To recycle tin cans for use as seed starters, simply wash out the cans and punch a few holes in the bottom for drainage. Then, fill the cans with potting mix and plant your seeds.

Yogurt Cups

One simple and effective option is to use yogurt cups. To prepare the cups, simply wash them out and punch a few small holes in the bottom for drainage. Then, fill the cups with soil and sow your seeds. 

The cups can be placed on a windowsill or in a greenhouse, and when the seedlings are ready to transplant, they can simply be popped out of the cup and planted in the ground. 
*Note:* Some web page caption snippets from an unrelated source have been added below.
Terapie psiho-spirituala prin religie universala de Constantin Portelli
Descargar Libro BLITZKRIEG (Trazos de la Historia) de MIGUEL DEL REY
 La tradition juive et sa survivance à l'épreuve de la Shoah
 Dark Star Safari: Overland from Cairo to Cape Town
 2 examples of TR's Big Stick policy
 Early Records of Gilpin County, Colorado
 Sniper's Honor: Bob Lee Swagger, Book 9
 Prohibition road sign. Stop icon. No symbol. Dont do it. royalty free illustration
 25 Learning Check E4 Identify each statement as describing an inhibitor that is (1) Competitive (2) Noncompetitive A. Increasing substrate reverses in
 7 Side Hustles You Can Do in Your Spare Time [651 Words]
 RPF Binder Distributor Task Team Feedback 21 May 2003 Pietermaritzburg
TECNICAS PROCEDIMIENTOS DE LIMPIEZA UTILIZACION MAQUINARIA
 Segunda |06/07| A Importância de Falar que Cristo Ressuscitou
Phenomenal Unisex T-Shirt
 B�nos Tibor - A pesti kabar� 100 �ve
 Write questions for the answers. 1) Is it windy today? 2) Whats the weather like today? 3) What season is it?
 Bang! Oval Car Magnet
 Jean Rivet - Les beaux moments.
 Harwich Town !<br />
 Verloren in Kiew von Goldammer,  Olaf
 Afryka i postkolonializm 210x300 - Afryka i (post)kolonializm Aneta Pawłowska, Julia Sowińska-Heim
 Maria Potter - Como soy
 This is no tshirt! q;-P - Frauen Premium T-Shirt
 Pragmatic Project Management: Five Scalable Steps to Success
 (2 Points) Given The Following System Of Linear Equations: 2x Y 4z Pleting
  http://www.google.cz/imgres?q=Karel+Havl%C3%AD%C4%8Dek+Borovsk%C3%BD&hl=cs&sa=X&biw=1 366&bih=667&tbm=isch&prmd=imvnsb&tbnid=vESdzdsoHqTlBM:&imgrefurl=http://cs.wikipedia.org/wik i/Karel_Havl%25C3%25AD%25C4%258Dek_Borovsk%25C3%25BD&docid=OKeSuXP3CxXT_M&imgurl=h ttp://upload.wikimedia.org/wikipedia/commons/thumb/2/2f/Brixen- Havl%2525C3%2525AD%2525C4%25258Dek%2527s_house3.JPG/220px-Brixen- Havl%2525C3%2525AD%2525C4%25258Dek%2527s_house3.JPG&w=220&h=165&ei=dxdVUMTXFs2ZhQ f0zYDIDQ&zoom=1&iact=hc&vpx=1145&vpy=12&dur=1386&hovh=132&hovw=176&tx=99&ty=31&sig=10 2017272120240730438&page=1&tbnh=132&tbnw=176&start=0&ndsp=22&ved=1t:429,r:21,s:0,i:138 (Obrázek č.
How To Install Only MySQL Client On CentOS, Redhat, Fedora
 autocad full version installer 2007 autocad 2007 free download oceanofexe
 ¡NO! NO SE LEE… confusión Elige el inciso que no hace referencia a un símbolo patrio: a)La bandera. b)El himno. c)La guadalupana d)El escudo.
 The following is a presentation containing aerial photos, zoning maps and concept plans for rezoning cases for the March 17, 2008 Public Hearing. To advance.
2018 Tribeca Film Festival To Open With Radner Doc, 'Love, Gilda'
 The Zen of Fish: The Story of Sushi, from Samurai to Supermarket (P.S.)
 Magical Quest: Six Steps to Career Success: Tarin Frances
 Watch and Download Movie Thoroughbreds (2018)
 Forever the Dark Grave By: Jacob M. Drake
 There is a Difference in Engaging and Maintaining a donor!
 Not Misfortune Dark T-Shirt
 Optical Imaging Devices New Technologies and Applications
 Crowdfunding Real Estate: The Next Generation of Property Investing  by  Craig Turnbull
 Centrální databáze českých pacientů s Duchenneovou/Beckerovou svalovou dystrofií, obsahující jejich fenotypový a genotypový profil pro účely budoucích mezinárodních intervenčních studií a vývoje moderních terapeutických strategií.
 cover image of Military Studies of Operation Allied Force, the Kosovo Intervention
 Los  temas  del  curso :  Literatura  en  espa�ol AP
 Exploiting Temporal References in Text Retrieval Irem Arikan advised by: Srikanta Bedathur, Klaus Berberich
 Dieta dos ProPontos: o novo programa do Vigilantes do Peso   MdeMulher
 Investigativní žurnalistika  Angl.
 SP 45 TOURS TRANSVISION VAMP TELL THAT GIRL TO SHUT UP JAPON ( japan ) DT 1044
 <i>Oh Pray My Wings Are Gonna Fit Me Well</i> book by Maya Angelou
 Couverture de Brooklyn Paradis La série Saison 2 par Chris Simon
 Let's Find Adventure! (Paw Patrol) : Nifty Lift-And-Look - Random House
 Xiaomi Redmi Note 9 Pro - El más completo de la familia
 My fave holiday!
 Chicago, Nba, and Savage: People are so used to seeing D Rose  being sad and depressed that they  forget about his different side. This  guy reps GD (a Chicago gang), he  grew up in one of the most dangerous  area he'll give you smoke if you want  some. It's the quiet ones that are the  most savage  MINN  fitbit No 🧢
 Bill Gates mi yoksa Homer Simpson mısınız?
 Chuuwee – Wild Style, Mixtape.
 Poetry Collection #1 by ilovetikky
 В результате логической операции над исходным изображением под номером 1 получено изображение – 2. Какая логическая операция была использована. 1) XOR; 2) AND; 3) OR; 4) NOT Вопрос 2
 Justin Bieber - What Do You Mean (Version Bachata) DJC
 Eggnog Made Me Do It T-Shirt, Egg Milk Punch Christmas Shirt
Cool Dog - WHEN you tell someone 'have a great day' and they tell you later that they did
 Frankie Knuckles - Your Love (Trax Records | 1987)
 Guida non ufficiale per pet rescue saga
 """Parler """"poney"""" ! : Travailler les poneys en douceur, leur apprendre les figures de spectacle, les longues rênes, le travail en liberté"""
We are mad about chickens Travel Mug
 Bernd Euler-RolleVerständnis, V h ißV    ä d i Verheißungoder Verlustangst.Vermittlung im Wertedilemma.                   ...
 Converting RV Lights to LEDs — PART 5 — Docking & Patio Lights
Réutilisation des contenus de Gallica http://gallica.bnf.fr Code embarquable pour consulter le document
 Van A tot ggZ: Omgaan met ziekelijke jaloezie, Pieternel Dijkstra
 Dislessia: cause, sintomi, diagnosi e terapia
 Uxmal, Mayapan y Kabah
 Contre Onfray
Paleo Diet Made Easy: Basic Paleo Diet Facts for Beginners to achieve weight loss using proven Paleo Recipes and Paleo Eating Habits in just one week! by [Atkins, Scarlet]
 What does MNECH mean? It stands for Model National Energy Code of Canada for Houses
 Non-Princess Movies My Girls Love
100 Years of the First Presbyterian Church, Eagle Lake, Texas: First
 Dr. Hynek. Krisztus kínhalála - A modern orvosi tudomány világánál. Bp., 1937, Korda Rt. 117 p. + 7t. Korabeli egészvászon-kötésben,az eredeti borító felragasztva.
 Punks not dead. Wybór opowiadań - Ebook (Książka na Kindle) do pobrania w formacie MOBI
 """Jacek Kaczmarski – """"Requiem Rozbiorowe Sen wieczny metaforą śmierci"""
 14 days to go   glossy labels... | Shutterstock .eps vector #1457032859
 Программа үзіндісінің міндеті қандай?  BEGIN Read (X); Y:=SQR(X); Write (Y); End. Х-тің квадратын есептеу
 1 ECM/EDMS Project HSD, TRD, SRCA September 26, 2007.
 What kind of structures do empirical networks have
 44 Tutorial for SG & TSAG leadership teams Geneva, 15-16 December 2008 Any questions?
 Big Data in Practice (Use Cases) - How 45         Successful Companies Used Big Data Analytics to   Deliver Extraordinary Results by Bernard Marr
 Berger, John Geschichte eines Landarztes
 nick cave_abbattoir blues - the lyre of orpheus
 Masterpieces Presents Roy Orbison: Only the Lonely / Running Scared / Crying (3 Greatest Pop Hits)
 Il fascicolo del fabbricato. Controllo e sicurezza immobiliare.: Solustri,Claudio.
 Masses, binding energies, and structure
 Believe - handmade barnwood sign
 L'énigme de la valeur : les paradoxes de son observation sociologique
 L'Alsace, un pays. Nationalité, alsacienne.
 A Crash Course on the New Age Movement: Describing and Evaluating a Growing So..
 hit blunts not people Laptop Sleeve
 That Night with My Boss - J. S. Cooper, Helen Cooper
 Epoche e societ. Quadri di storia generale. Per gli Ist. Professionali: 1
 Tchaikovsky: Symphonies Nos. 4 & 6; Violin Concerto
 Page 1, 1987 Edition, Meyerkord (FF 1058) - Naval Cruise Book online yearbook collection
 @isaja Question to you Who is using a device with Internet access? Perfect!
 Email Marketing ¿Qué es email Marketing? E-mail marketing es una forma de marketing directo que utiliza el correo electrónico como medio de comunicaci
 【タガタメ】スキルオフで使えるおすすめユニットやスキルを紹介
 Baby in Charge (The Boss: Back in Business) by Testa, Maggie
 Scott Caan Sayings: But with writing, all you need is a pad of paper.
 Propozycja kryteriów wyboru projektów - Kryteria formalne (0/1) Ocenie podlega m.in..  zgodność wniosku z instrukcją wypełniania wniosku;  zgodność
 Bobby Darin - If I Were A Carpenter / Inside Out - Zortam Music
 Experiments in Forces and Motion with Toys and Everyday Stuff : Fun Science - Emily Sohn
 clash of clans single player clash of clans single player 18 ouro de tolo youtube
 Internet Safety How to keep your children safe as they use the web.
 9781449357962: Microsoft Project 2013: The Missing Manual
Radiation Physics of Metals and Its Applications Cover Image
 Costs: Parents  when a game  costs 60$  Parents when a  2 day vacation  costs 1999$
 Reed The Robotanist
Plastic Cups And To-Go Takeout Containers

With the increasing popularity of to-go food containers, there has been a corresponding increase in the amount of plastic waste. However, there are ways to reuse these containers and help to reduce environmental waste. One idea is to use them as seed starters for new plants. 

Simply clean out the containers and fill them with soil. Then, plant your seeds and water them as usual.

To-go containers with plastic lids work extremely well for starting seeds – it’s like their own greenhouse!

Egg Cartons

If you’re looking for an inexpensive way to start your seeds, egg cartons are a great option. 

To use egg cartons as seed starters, simply fill each cup with potting mix and wet it down. Then, sow your seeds according to the package directions. 

Once your seeds have germinated, you can transplant them into individual pots or outdoor beds. 

Toilet Paper Rolls

One common recycled material that can be used for seedlings is toilet paper rolls. They can easily be repurposed into seed starters. Simply cut the roll in half lengthwise and fold the edges over to create a small cup. Then, fill the cup with potting soil and add your seeds.

Old Newspapers 

A thrifty alternative is to use old newspapers to make your own seed-starting containers. Simply roll up a sheet of newspaper into a cone, wet it thoroughly, and then press it into a small container such as a yogurt cup. Once the newspaper has dried, it will be stiff enough to hold its shape.

Here’s a video that will tell you how to complete the process:

Seed Starter Ideas For Eco-Friendly Gardening

By recycling materials and using organic methods, you can create effective seed starters while also being environmentally friendly. Not only is this good for the planet, but it’s also great for your garden! Have you tried making your own seed starters? If not, what are you waiting for?